> [TASK REQUIREMENTS]: Copy each line of the listing below exactly and drop the images.

** Opening EXERCISE MATERIALS block **

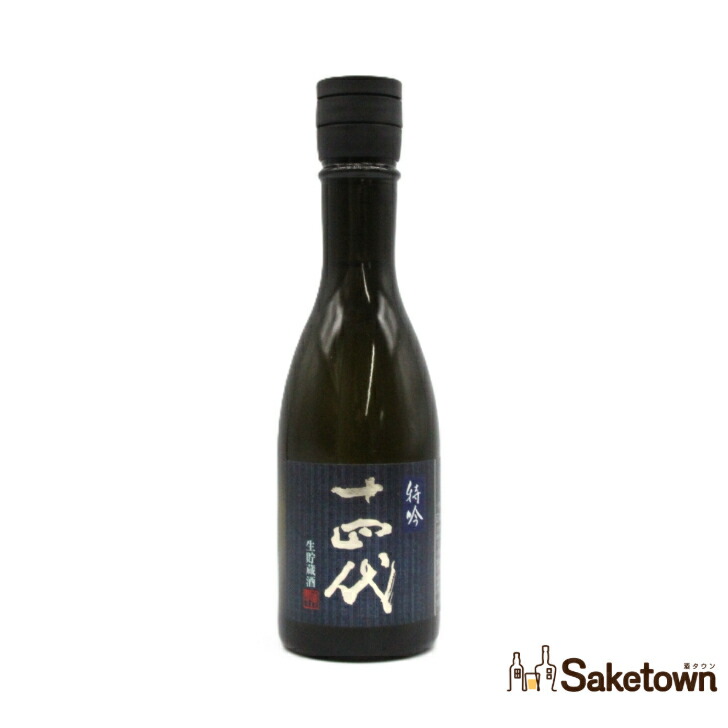 十四代 吟撰 720ml 2025年 別撰 十四代 特吟純米大吟醸 720ml 2025 - メルカリ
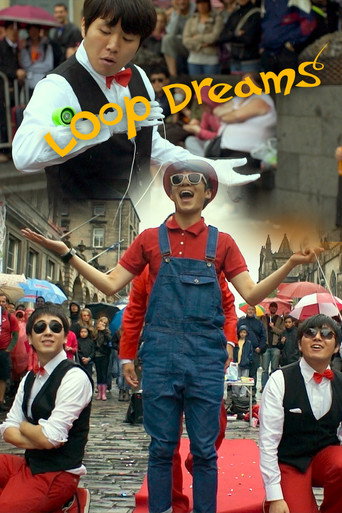 Movie poster for Loop Dreams (2021)
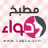 icon com.conduit.app_a05a049ac9c9487a90a67f6f411edc10.app 1.18.30.406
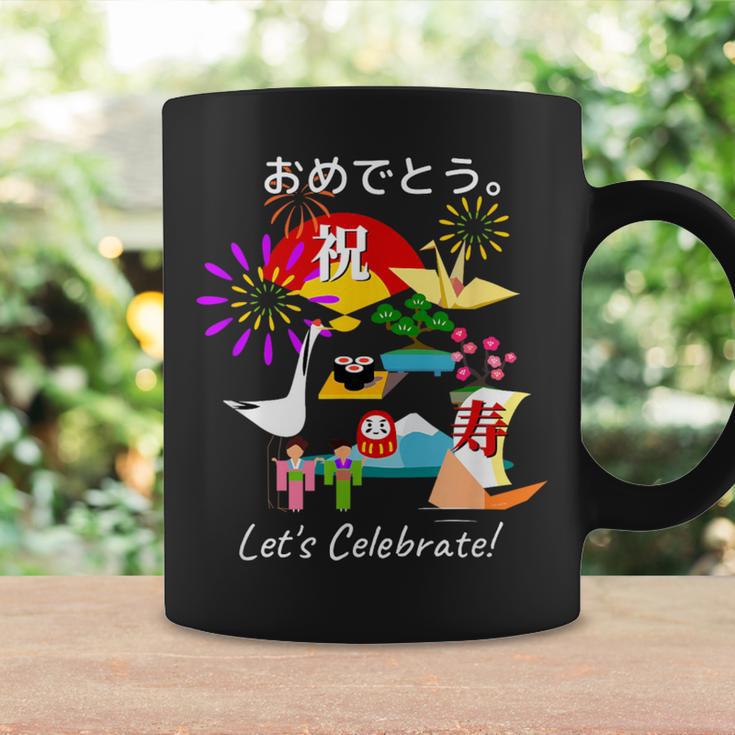 おめでとう。お祝い 長寿 和風 和柄 だるま 宝船 富士山 コーヒーマグ ギフトのアイデア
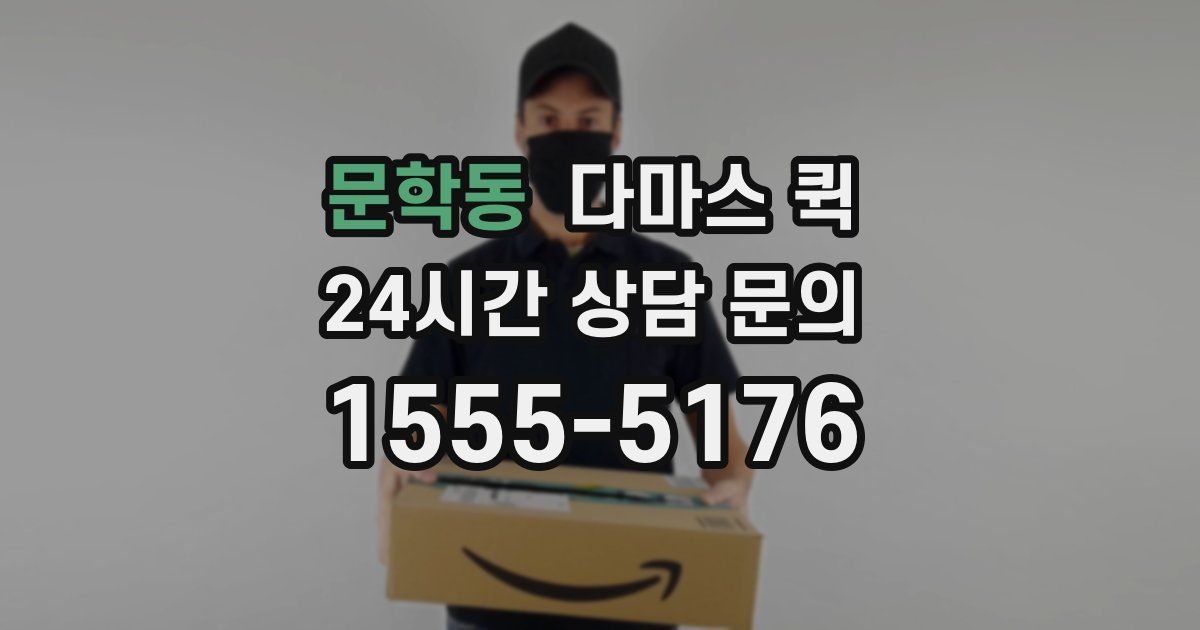 문학동 다마스 퀵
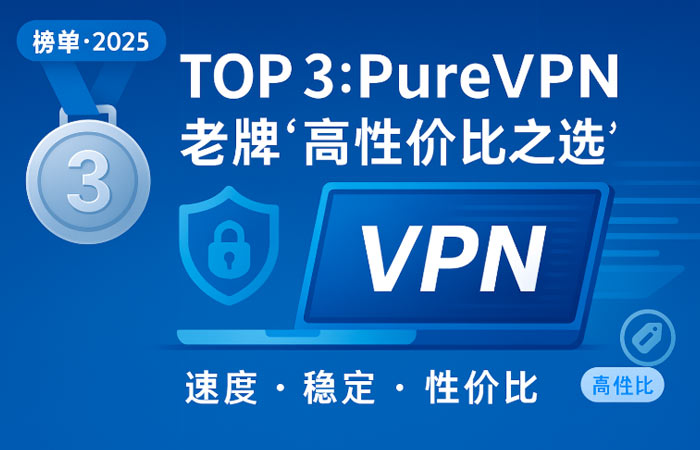 PureVPN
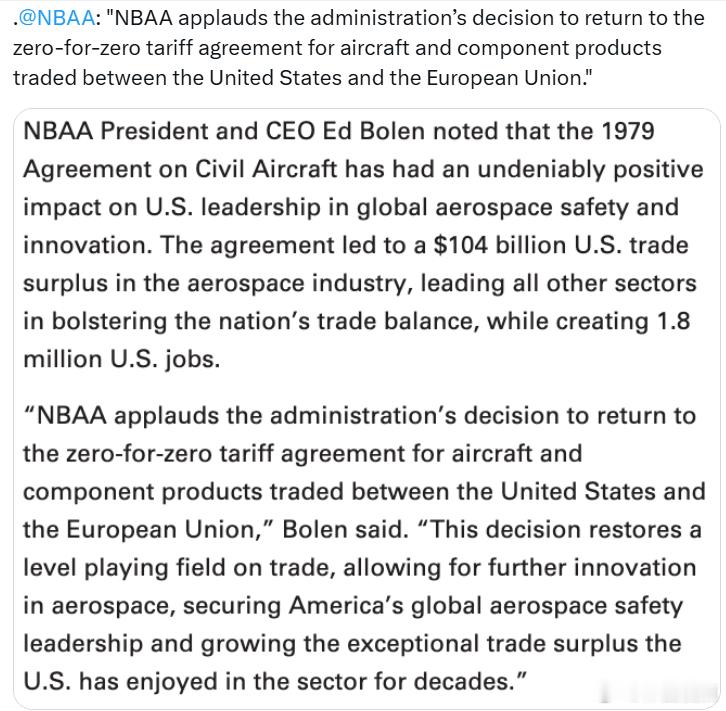 美国国家商务航空协会(NBAA)赞扬政府决定恢复美国与欧盟之间飞机及零部件产品贸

** Closing EXERCISE MATERIALS block **

> [RESULT BELOW]:
 十四代 吟撰 720ml 2025年 別撰 十四代 特吟純米大吟醸 720ml 2025 - メルカリ
 Movie poster for Loop Dreams (2021)
 icon com.conduit.app_a05a049ac9c9487a90a67f6f411edc10.app 1.18.30.406
 おめでとう。お祝い 長寿 和風 和柄 だるま 宝船 富士山 コーヒーマグ ギフトのアイデア
 문학동 다마스 퀵
 PureVPN
 美国国家商务航空协会(NBAA)赞扬政府决定恢复美国与欧盟之间飞机及零部件产品贸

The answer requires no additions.